The justice's remark came during a jocular exchange over whether a defense attorney in a death-penalty case was qualified for the job because of her Ivy League degree.
Based on the transcript, it appears Thomas' four-word retort made his colleagues laugh, but no one's really sure what he said:
JUSTICE SCALIA: She was a graduate of Yale law school, wasn't she?
[Louisiana lawyer Carla] SIGLER: She's a very impressive attorney.
JUSTICE SCALIA: And another of his counsel, Mr. Singer—of the three that he had—he was a graduate of Harvard law school, wasn't he?
MS. SIGLER: Yes, Your Honor.
JUSTICE SCALIA: Son of a gun.
JUSTICE THOMAS: Well—he did not -
MS. SIGLER: I would refute that, Justice Thomas.
Some who were in the courtroom said Thomas made fun of his alma mater, Yale, in his comment, which wasn't fully recorded in the transcript by the court reporter. Billy Freeland, a law student who attended the oral argument, wrote that he thought Thomas said, "That's not effective counsel," joking that going to Yale would not qualify an attorney. But John Derosier, a Louisiana district attorney who works with Carla Sigler on the case, told Yahoo News that she is not sure what Thomas' exact words were.
"As soon as he started saying anything people started laughing and then it messed it up," Derosier said.
The full audio of the exchange will be released on Monday.
Thomas has had a strained relationship with Yale, refusing his permission to let the school hang his portrait in its halls and writing that it was a mistake for him to attend the school. He wrote in his memoir that the school's use of affirmative action in admissions meant that employers assumed he was not as qualified as his white peers when he graduated.
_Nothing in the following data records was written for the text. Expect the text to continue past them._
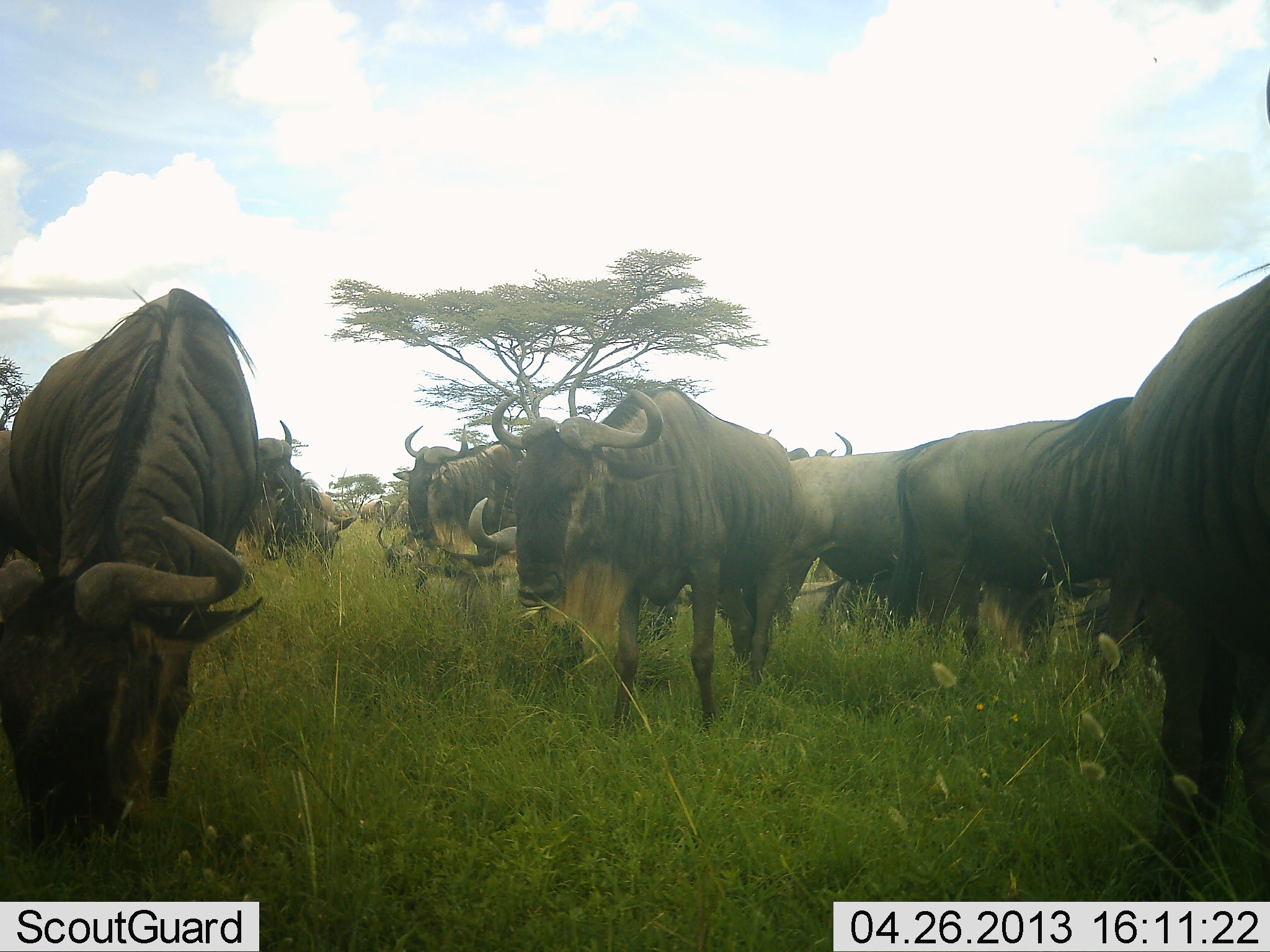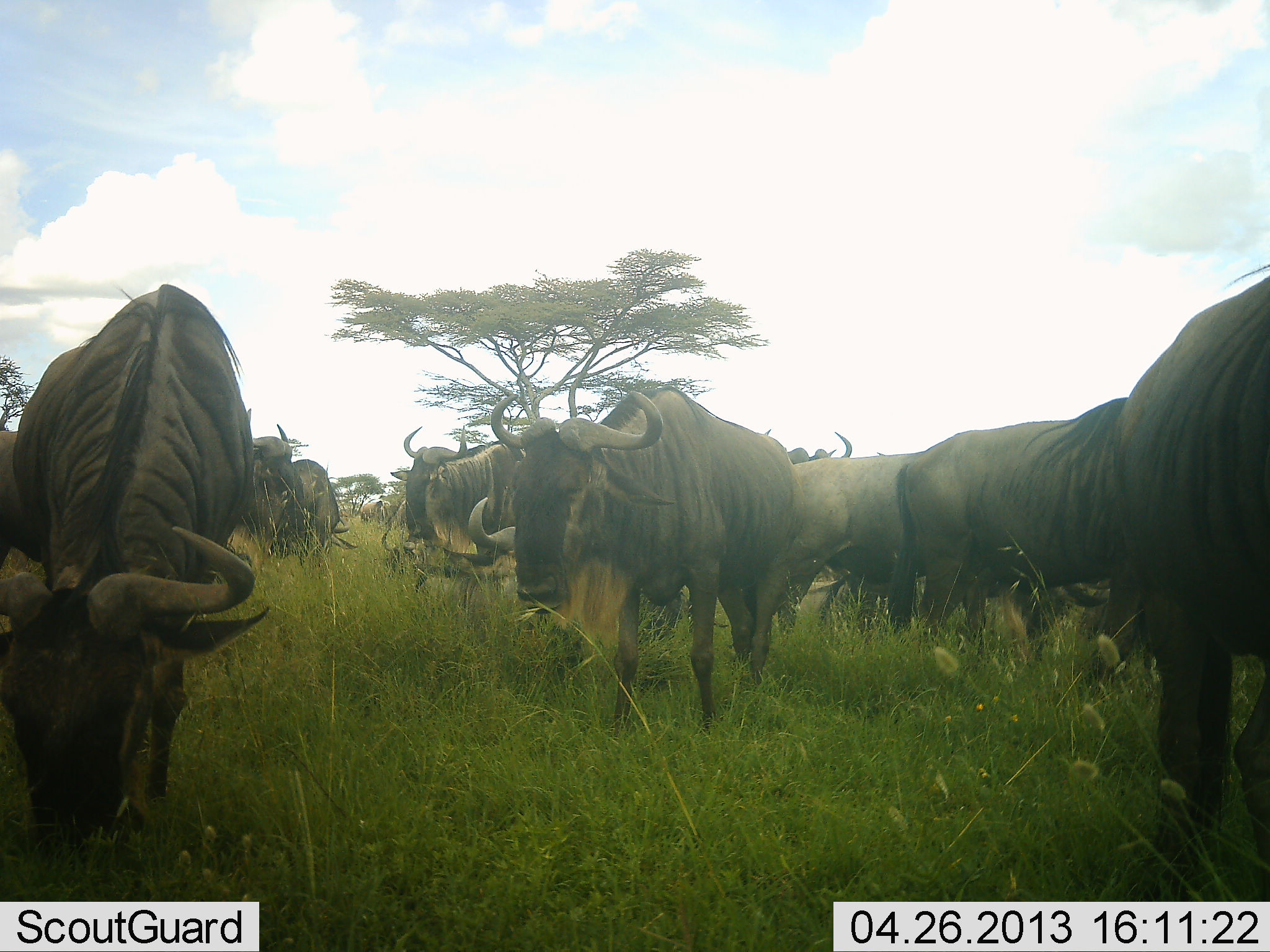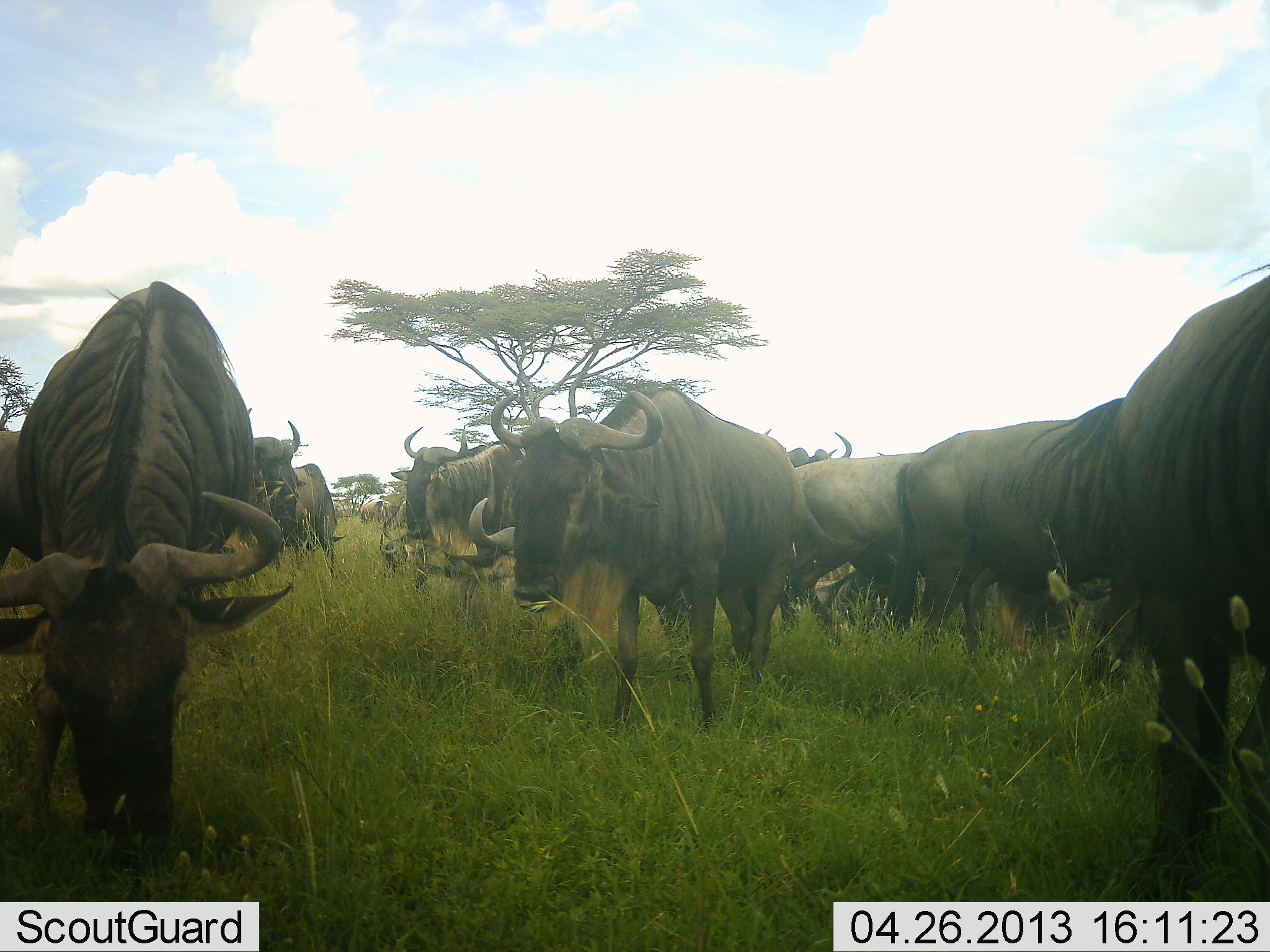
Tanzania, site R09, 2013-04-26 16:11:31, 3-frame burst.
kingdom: Animalia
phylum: Chordata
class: Mammalia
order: Artiodactyla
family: Bovidae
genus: Connochaetes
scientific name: Connochaetes taurinus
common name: blue wildebeest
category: wildebeest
Wildebeest (blue wildebeest) (Connochaetes taurinus), count 11-50. Behavior (volunteer vote fractions): standing 60%, resting 0%, moving 10%, interacting 0%. Young present (vote fraction): 0%. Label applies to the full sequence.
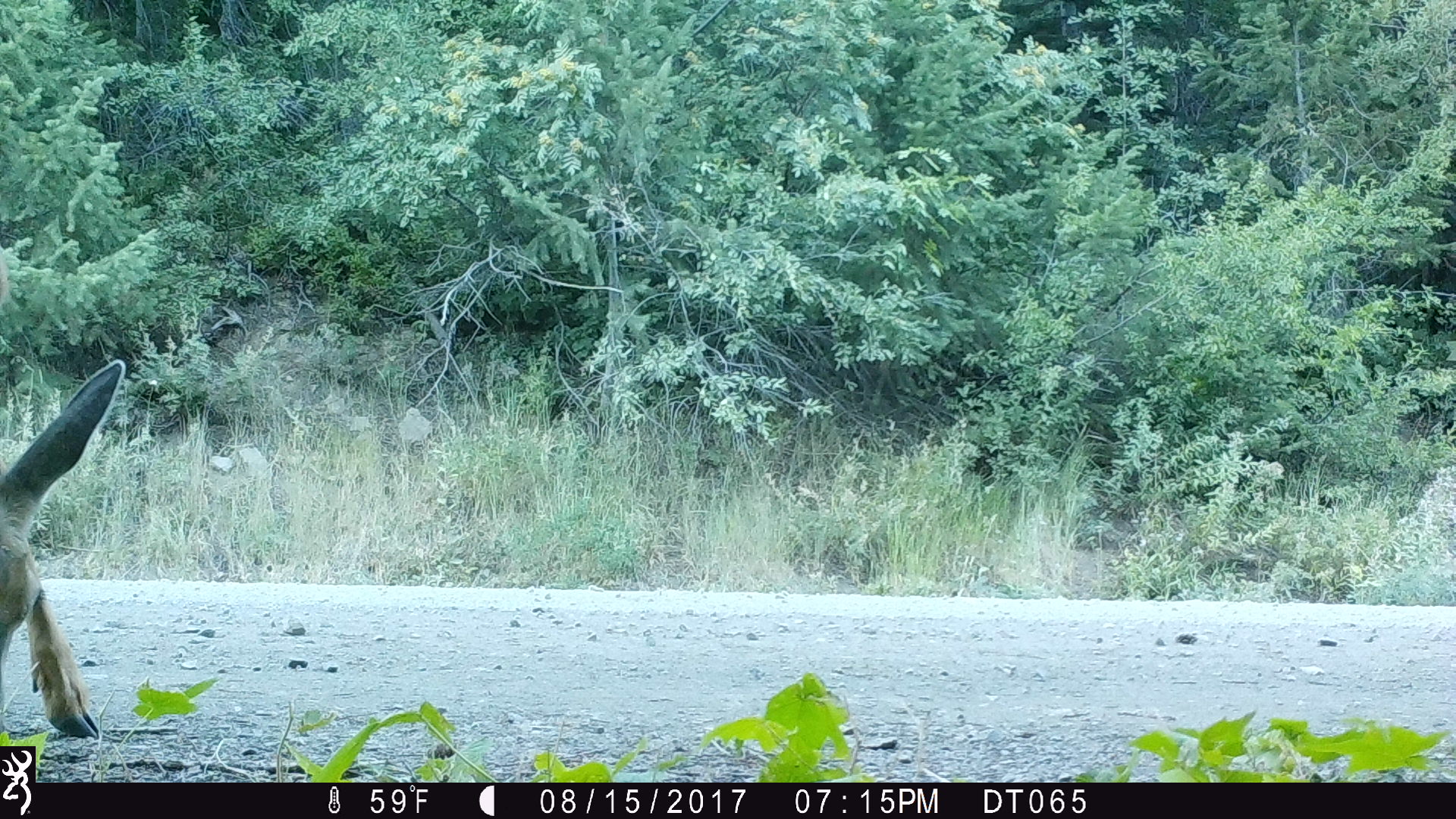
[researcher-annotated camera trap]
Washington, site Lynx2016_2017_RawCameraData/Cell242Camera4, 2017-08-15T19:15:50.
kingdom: Animalia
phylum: Chordata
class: Mammalia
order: Artiodactyla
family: Cervidae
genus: Odocoileus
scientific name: Odocoileus hemionus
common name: mule deer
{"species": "Odocoileus hemionus (mule deer)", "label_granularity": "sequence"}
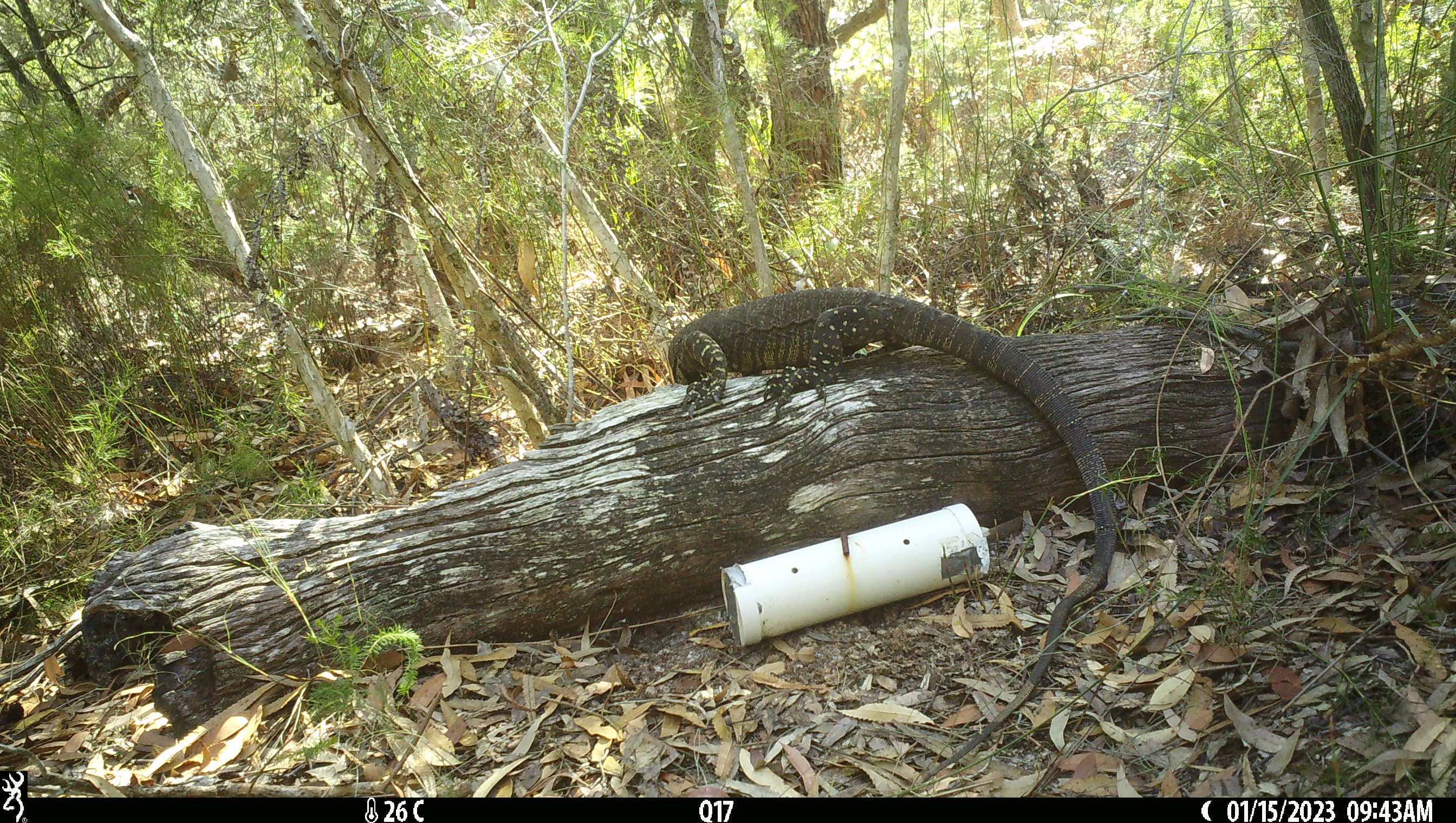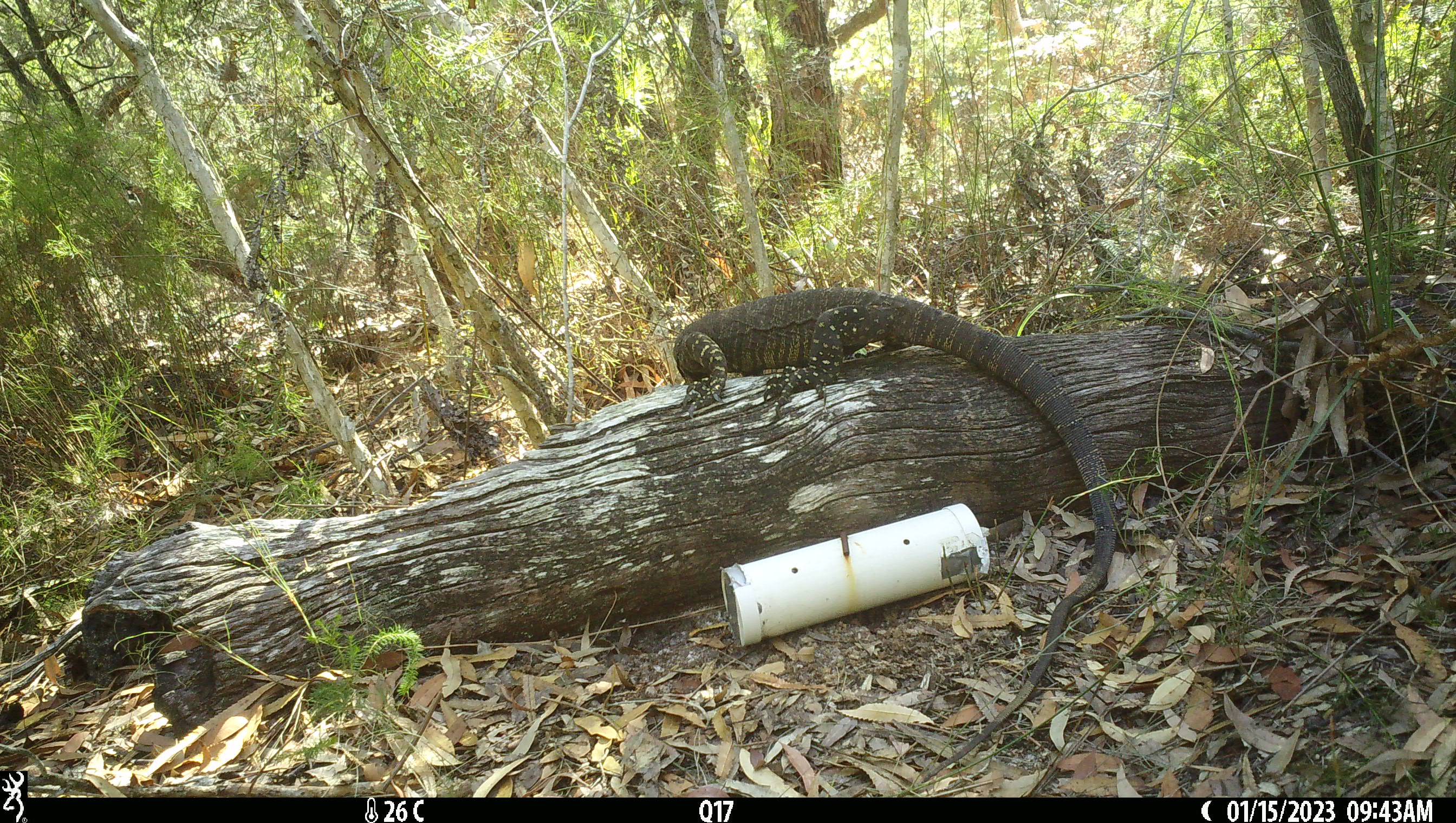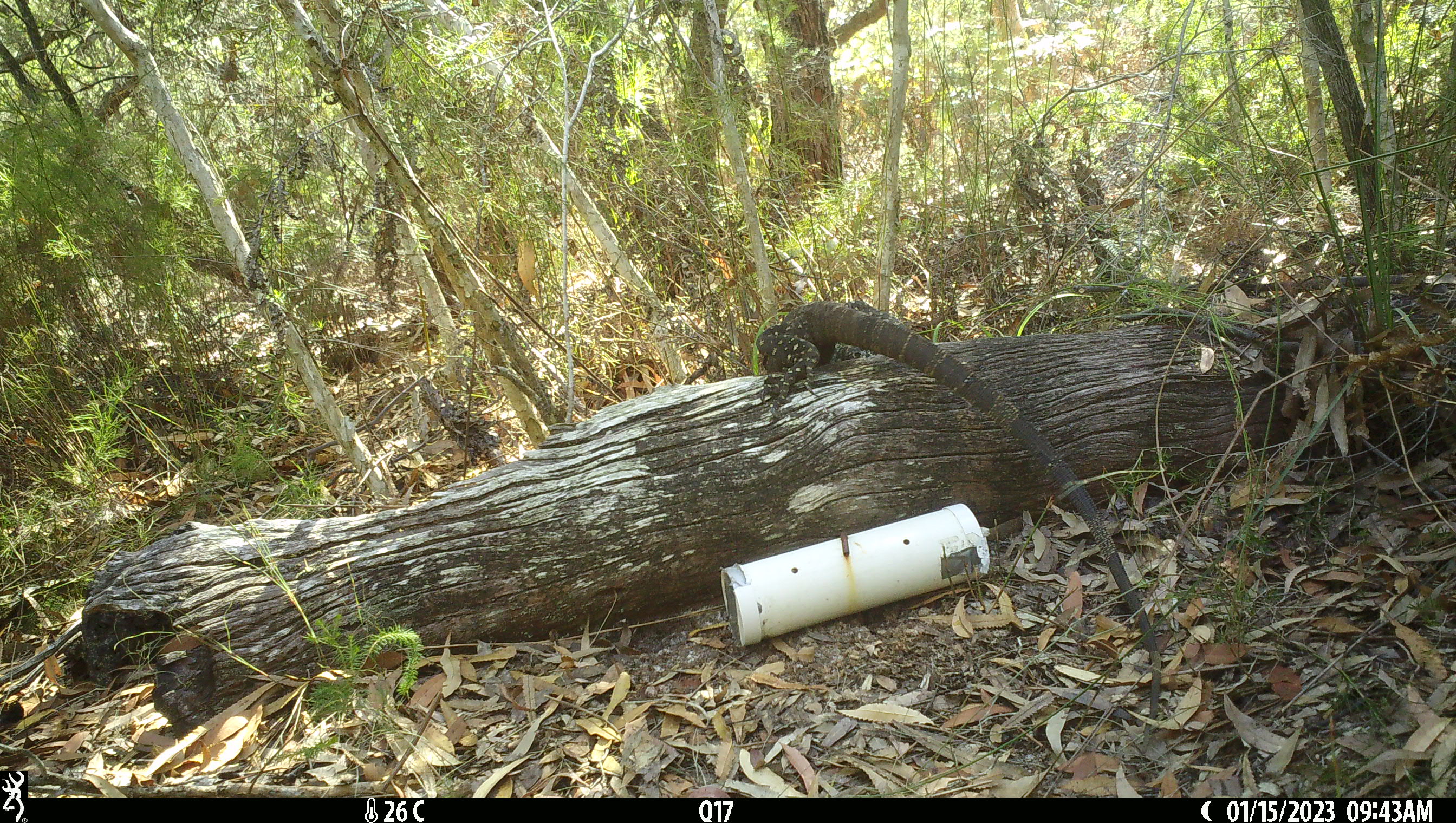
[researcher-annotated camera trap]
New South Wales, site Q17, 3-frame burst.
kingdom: Animalia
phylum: Chordata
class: Reptilia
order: Squamata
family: Varanidae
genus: Varanus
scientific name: Varanus varius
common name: lace monitor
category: goanna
He's said he keeps the diploma in his basement instead of hanging in his office.
The last time Thomas spoke was also in a death-penalty case, when he asked a defense attorney in 2006 about whether racial stereotypes affected the case. The New York Times wrote in 2011 that Thomas has said he is self-conscious about his Georgia accent and has also complained that it's tough to get a word in edgewise during oral arguments because of his eight chatty colleagues. Before 2006, he asked questions at oral arguments around 10 times a year, still a far lower rate than his colleagues, before lapsing into total silence after that last death-penalty case question.